Publié par Sandrine Météocity , le 18 oct. 2025 à 12:36

Le littoral français, de la Baie de Somme jusqu’à la Corse, est aujourd’hui touché par une contamination généralisée aux pesticides et médicaments. Selon une vaste étude menée par l’Ifremer, en collaboration avec l’unité mixte de recherche EPOC (Université de Bordeaux, CNRS) et financée par l’Office français de la biodiversité (OFB), aucune portion de côte n’échappe à ces polluants chimiques.

Plage du nord de la France

Une contamination généralisée sur tout le littoral français

L’étude Emergent’Sea, menée par des experts de l’Ifremer et de l’EPOC, a compilé plus de 11 300 résultats d’analyses de 2021 à 2023. Les prélèvements, réalisés sur tout le littoral — de la Manche à la Méditerranée et jusqu’à la Corse —, ont ciblé l’eau de mer ainsi que des mollusques comme les huîtres et les moules.

Les chiffres sont sans équivoque : 77 % des substances recherchées ont été détectées au moins une fois dans l’eau de mer, et 65 % dans les mollusques. En moyenne, chaque point de suivi présentait 15 substances chimiques différentes dans l’eau, et ce nombre pouvait atteindre 28 dans certaines zones. Les coquillages, eux, en contenaient généralement 10 en moyenne.

Comment expliquer une telle omniprésence ? Même les scientifiques s’étonnent de cette pollution étendue, signalant que chaque site étudié montre des traces de contamination.

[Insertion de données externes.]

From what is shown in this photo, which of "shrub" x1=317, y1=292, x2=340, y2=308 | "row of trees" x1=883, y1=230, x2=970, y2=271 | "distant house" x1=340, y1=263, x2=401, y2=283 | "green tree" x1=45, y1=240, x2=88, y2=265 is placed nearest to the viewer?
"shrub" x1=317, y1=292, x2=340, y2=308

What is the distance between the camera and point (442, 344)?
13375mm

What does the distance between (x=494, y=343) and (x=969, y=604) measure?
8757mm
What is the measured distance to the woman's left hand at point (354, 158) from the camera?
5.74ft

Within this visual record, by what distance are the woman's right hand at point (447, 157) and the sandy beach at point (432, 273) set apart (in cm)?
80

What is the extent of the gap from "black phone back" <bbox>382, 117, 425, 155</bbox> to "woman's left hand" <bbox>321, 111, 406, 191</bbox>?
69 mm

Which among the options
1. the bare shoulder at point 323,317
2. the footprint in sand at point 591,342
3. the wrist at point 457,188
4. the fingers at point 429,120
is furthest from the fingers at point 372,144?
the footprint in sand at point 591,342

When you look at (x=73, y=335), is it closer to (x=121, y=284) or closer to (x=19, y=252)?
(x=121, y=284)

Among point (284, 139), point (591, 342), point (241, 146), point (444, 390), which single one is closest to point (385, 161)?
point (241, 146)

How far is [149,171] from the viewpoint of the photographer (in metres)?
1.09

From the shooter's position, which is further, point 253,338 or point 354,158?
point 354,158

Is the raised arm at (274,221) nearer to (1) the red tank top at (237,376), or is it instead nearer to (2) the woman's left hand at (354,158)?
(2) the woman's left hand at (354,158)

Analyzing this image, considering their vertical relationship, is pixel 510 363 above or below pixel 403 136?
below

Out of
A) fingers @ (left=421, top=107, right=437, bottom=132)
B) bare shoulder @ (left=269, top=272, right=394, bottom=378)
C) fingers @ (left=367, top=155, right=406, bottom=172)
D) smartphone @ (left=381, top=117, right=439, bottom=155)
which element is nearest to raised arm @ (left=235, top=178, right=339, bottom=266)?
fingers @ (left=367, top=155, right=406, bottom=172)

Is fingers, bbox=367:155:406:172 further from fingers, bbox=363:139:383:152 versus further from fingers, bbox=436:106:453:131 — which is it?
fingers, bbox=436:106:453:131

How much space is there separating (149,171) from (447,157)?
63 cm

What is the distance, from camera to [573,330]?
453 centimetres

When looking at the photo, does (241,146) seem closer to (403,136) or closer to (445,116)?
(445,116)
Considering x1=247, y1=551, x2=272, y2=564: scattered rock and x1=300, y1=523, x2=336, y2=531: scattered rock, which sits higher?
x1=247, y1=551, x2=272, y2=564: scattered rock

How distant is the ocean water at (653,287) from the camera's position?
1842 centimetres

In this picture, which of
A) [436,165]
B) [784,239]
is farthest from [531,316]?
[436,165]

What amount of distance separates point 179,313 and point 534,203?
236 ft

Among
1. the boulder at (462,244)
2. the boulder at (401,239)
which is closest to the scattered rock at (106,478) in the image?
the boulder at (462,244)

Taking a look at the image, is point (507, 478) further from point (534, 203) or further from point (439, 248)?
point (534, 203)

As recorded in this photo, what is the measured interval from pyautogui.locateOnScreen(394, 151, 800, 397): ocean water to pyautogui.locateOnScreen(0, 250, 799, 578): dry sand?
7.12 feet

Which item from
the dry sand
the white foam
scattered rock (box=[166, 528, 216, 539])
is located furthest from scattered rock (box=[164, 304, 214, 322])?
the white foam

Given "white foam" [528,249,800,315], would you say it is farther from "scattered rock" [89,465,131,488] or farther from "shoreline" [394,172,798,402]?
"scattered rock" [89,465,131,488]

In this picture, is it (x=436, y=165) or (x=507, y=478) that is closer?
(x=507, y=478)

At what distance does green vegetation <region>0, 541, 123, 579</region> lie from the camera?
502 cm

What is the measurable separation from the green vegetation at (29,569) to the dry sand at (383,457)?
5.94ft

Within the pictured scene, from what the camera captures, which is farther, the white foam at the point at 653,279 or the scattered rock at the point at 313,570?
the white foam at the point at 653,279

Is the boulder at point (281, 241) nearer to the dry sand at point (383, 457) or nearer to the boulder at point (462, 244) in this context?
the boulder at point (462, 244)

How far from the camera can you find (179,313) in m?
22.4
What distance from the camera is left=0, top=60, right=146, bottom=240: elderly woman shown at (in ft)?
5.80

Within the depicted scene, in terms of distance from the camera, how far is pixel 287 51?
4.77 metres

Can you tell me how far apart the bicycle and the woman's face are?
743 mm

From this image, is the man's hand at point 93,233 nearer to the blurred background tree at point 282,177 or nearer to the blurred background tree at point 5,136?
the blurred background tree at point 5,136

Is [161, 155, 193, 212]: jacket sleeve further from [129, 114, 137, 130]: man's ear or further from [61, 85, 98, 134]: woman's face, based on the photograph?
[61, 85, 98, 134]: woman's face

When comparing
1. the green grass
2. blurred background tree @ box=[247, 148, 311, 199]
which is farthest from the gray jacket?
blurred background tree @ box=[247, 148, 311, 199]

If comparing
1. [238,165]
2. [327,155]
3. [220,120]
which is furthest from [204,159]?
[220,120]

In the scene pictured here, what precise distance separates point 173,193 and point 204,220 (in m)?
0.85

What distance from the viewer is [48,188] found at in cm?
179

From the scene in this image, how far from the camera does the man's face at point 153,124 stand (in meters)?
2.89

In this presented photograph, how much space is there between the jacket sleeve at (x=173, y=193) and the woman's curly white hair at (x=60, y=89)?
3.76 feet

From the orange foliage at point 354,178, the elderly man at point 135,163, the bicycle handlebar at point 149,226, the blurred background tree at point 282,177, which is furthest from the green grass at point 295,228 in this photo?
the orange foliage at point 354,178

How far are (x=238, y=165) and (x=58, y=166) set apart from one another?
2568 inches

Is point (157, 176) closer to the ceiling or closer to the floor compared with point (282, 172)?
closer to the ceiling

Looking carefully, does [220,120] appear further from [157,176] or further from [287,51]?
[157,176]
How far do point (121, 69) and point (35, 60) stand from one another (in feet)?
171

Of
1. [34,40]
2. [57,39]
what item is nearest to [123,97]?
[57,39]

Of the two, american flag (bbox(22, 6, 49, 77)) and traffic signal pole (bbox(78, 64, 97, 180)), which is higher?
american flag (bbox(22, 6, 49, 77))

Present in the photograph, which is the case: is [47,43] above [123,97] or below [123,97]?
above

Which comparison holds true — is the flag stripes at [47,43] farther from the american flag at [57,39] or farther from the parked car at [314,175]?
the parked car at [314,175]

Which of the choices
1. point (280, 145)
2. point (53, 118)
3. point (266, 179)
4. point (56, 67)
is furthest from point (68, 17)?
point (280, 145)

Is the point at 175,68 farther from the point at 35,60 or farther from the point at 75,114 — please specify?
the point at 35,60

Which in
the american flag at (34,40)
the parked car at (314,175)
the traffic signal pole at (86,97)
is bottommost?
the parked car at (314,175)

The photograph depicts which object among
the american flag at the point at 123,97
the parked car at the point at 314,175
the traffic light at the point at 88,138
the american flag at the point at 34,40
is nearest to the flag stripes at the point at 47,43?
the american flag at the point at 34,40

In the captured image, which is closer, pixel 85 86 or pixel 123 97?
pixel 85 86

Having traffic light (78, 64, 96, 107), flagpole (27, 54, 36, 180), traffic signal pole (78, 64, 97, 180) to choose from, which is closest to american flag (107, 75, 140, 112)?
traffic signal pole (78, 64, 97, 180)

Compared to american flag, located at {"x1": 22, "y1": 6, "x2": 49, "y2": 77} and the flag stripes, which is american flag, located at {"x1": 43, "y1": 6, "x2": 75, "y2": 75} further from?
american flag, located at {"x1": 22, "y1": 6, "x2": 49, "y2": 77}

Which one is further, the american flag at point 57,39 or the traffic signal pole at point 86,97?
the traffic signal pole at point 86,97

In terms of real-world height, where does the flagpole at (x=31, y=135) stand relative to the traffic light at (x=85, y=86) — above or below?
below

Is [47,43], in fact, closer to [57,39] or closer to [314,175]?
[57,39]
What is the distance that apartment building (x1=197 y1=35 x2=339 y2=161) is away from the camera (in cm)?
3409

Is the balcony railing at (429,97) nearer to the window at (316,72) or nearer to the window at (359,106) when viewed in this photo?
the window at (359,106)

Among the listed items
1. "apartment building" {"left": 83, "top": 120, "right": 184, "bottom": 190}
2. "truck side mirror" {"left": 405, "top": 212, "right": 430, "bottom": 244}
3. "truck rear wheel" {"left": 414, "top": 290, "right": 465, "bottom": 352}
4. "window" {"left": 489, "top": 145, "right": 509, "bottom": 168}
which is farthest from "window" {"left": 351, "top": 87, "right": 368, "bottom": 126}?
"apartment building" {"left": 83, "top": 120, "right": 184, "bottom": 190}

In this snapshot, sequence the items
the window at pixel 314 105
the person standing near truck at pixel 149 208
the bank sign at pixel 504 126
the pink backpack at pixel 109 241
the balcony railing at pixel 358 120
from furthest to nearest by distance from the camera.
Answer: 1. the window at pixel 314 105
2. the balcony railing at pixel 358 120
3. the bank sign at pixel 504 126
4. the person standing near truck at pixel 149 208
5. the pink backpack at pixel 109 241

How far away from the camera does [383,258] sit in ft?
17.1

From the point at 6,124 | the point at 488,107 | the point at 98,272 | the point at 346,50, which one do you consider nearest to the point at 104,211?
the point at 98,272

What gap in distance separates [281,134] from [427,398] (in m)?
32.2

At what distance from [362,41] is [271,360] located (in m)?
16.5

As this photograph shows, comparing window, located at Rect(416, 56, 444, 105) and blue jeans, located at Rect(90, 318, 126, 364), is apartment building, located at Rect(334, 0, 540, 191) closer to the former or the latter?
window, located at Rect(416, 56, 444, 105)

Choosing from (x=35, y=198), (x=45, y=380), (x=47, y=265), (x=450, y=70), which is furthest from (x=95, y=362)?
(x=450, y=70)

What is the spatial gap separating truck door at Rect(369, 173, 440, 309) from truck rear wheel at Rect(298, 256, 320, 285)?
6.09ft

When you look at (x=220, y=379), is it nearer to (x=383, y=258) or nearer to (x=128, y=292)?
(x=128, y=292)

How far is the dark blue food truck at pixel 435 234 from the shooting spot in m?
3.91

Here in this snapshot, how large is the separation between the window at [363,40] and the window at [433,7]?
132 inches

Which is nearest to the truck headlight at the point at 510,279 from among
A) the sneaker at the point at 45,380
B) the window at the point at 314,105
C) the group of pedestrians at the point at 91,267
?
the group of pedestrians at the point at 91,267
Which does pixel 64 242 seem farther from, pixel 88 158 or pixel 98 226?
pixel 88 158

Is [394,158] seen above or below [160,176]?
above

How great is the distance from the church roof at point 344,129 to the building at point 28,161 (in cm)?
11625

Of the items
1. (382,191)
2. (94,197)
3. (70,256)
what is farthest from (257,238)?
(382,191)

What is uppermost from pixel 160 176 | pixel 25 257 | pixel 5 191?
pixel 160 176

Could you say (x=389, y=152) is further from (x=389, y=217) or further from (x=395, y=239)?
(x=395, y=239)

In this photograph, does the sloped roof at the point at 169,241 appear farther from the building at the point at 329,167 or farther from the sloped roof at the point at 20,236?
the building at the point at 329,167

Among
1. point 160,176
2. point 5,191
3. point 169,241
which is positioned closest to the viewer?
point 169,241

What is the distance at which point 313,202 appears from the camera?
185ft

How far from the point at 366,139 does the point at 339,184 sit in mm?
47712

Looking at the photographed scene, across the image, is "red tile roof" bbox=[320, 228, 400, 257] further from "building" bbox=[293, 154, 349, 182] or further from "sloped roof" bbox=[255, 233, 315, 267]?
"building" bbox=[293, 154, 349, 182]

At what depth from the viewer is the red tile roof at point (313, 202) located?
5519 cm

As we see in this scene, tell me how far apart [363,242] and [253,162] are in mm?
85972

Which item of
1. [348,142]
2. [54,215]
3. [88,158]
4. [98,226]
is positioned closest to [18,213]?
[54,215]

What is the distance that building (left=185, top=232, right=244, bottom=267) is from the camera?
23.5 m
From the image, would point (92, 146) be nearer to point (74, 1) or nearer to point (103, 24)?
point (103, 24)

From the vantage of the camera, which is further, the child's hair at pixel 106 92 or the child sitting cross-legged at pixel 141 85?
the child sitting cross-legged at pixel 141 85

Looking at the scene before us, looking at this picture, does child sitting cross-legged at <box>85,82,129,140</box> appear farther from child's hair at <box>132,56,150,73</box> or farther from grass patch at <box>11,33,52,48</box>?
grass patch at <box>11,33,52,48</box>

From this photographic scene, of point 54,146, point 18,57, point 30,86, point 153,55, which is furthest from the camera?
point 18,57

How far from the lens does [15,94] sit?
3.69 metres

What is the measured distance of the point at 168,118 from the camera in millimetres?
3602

Des polluants détectés jusque dans les zones les plus isolées

La contamination ne se limite pas aux littoraux proches des estuaires ou des zones urbaines. Les scientifiques ont trouvé des traces de pesticides et médicaments jusque sur l’île d’Ouessant, au large du Finistère, pourtant isolée des principales sources de pollution terrestre. Sur cette île bretonne, deux substances pharmaceutiques et quinze pesticides différents ont été mesurés.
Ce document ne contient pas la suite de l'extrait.